=== Passage shown ===

In your opinion, why hasn't libertarianism come to pass?

Perhaps slightly off-track but there was an absolutely fascinating editorial in my local paper about an early-twentieth century writer named Hilaire Belloc, who wrote a book called “The Servile State” which presciently anticipated much of our current debate on progresssivism, government regulation, the free market and the prospects of personal freedom.

Links go to subscription archives after about a week so I would urge to read it soon:

In the theories of anarchism I read, the general idea was that freely formed communities would draw agreements with other similar communities. So, an anarchist country would look like, say, a collection of kibutzim tied by a variety of agreements.

Of course, the artificial concept of private property would essentially be non-existant since any rational individual would have understood that it’s only a tool of oppression. Slight difference with the libertarians :wink:

And what happens with the bigots are in the majority, as in California’s Prop. 8, and all the states that voted to prevent SS-marriage? Look around you, at all the idiots you encounter every day. Do you want them deciding what your rights are?

=== Raw data ===

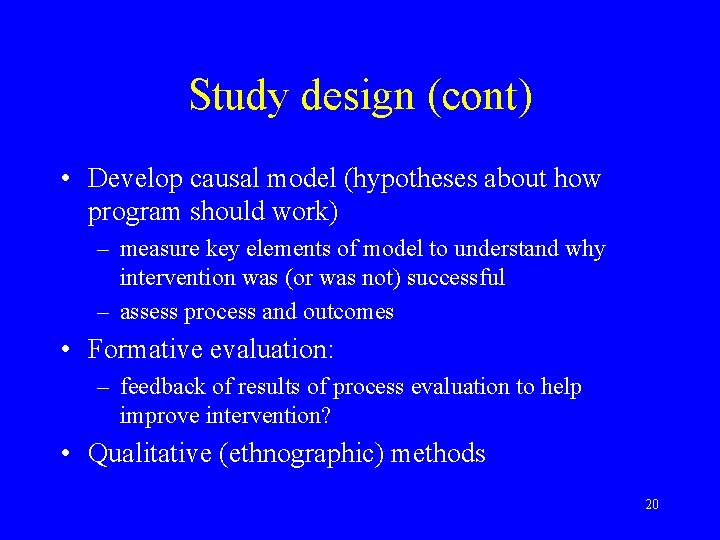 Study design (cont)

• Develop causal model (hypotheses about how program should work)

– measure key elements of model to understand why intervention was (or was not) successful

– assess process and outcomes

• Formative evaluation:

– feedback of results of process evaluation to help improve intervention?

• Qualitative (ethnographic) methods

20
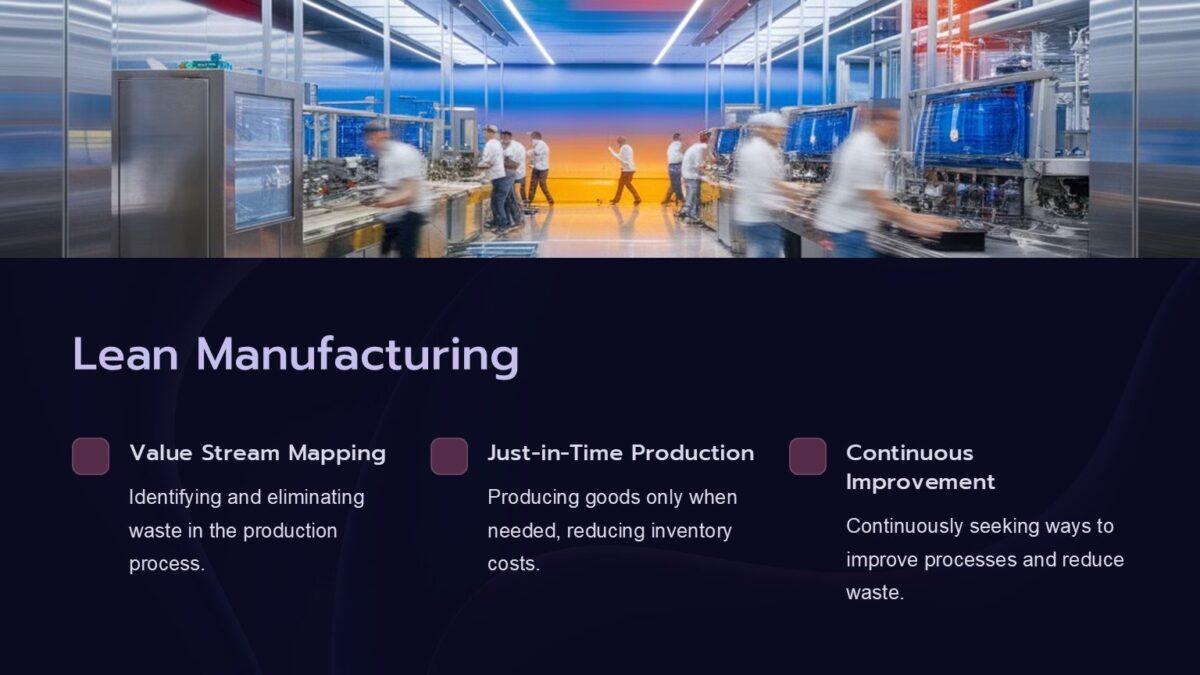 Lean Manufacturing

Value Stream Mapping

Identifying and eliminating waste in the production process.

Just-in-Time Production

Producing goods only when needed, reducing inventory costs.

Continuous Improvement

Continuously seeking ways to improve processes and reduce waste.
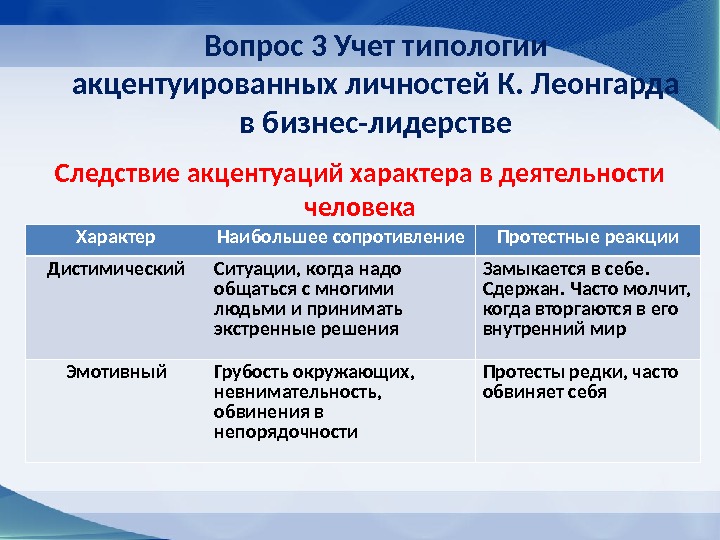 Вопрос 3 Учет типологии акцентуированных личностей К. Леонгарда в бизнес-лидерстве

Следствие акцентуаций характера в деятельности человека

| Характер | Наибольшее сопротивление | Протестные реакции |
|---|---|---|
| Дистимический | Ситуации, когда надо общаться с многими людьми и принимать экстренные решения | Замыкается в себе. Сдержан. Часто молчит, когда вторгаются в его внутренний мир |
| Эмотивный | Грубость окружающих, невнимательность, обвинения в непорядочности | Протесты редки, часто обвиняет себя |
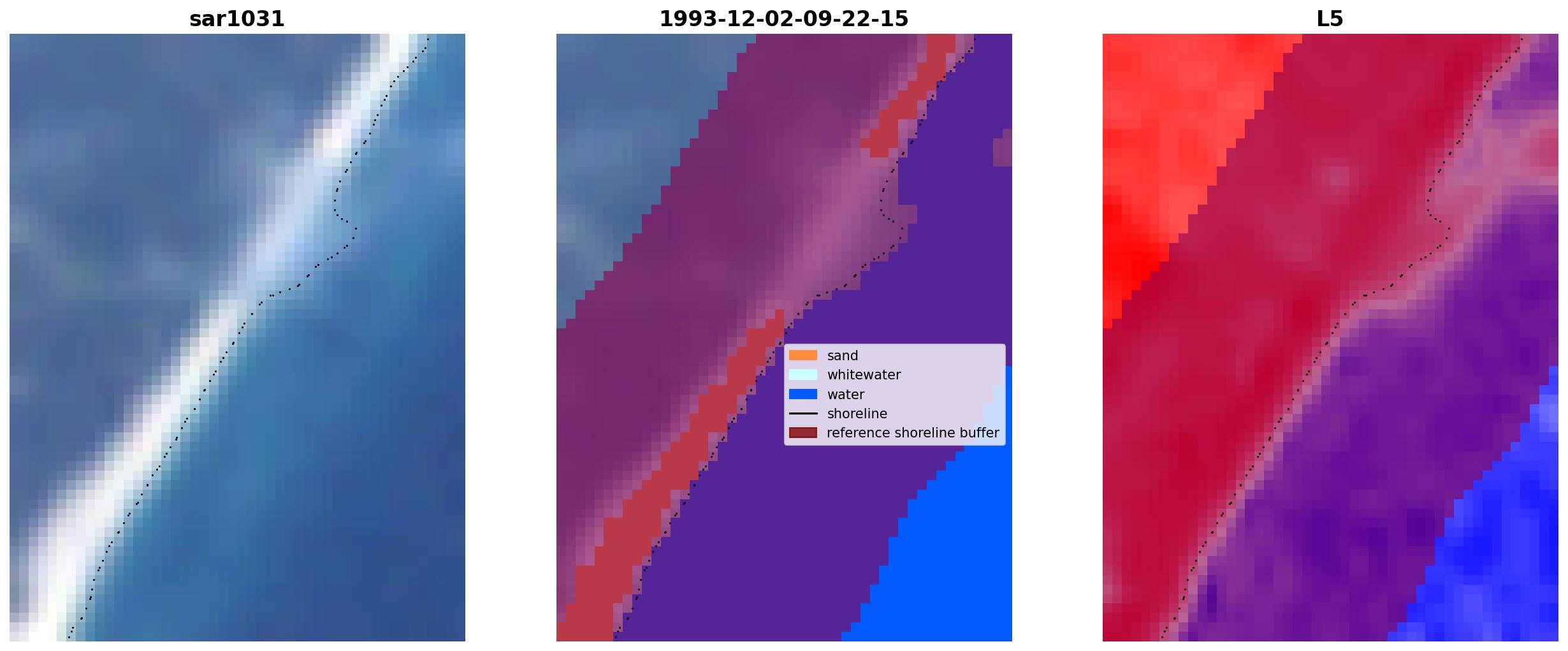 sar1031

1993-12-02-09-22-15

sand
whitewater
water
shoreline
reference shoreline buffer

L5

===

## Work request A
Set down the part of the libertarianism discussion above, from "In your opinion, why" up to and including "of personal freedom.".
## Work request B
Answer these about the libertarianism discussion above:
(i) What is the title of the book Hilaire Belloc wrote?
(ii) What does the post on anarchism say an anarchist country would look like?
(iii) Which California measure is named?
## Work request C
Continue the libertarianism discussion above from its last sentence.

## Written response A
In your opinion, why hasn't libertarianism come to pass?

Perhaps slightly off-track but there was an absolutely fascinating editorial in my local paper about an early-twentieth century writer named Hilaire Belloc, who wrote a book called “The Servile State” which presciently anticipated much of our current debate on progresssivism, government regulation, the free market and the prospects of personal freedom.

## Written response B
(i) "The Servile State"
(ii) A collection of kibutzim tied by a variety of agreements
(iii) Prop. 8

## Written response C
In a true libertarian society (as opposed to anarchy), there is only one basic law: Don’t hurt anyone, except in self-defense. All other laws are derived from that.

Not off-track at all. Belloc points out that extreme capitalism needs big government; a point made in several ways in this thread, but which “libertarians” do not seem to comprehend:

Libertarians seem to think there are shortcuts and prophylactics to avoid social and political struggle. There aren’t. There is no system that you can set up that will allow Libertarian A to live under exactly the political system he wants to without ever having to try to persuade the rest of the polity that things should be a particular way.

Sometimes the bigots do win. And then you have to fight them and win next time. I’m sorry, but life is just like that and there is no system that you can set up that will prevent it.

Some versions of capitalism do require big government but libertarianism and capitalism are not synonymous. They tend to go together but they don’t have to. Libertarianism is an ideal unto itself and not just a mechanism for allowing capitalism to work in the best way possible.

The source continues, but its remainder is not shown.